──────── Available records

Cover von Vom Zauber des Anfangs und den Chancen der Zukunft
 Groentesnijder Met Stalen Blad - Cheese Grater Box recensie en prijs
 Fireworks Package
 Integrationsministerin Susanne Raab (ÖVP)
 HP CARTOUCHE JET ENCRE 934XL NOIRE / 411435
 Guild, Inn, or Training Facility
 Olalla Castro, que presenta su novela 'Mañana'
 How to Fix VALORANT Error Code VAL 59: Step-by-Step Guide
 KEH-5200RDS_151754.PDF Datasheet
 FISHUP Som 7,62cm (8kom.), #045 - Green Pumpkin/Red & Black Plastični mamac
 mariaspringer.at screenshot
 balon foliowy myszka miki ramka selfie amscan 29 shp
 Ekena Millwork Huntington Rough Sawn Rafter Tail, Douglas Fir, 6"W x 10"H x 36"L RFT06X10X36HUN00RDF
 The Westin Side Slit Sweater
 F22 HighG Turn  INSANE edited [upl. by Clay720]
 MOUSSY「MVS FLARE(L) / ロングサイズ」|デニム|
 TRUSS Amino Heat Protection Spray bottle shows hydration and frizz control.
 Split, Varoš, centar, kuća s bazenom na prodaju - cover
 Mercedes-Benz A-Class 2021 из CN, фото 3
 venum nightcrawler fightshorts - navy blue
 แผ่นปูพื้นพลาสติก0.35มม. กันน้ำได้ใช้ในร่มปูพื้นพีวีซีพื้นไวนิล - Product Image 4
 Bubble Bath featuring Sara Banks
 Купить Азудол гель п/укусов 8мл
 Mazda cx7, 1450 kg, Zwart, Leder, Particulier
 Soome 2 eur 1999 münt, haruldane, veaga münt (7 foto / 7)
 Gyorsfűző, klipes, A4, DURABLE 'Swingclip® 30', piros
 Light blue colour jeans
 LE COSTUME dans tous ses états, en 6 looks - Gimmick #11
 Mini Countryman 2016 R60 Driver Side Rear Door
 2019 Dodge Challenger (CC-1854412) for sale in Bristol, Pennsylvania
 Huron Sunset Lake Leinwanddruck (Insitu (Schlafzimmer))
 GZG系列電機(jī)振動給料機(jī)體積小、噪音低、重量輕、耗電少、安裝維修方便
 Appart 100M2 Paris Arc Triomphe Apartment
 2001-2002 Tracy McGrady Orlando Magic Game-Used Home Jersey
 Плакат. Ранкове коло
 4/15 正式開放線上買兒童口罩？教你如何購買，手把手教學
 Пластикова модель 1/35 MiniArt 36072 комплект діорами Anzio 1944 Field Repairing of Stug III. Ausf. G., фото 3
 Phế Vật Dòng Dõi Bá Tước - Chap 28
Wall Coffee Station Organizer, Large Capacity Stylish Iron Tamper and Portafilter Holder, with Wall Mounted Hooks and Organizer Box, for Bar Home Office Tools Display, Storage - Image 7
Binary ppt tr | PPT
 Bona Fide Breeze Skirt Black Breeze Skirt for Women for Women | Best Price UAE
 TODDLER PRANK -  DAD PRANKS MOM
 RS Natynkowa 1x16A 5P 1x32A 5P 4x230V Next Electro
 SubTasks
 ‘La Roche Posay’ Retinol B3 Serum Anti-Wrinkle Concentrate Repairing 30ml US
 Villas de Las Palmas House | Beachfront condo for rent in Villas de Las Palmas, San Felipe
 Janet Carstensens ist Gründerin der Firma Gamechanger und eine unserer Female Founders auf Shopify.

────────────────

** About this exercise **
Copy each line from the listing above that contains the word "Image".

** Response area **
 แผ่นปูพื้นพลาสติก0.35มม. กันน้ำได้ใช้ในร่มปูพื้นพีวีซีพื้นไวนิล - Product Image 4
Wall Coffee Station Organizer, Large Capacity Stylish Iron Tamper and Portafilter Holder, with Wall Mounted Hooks and Organizer Box, for Bar Home Office Tools Display, Storage - Image 7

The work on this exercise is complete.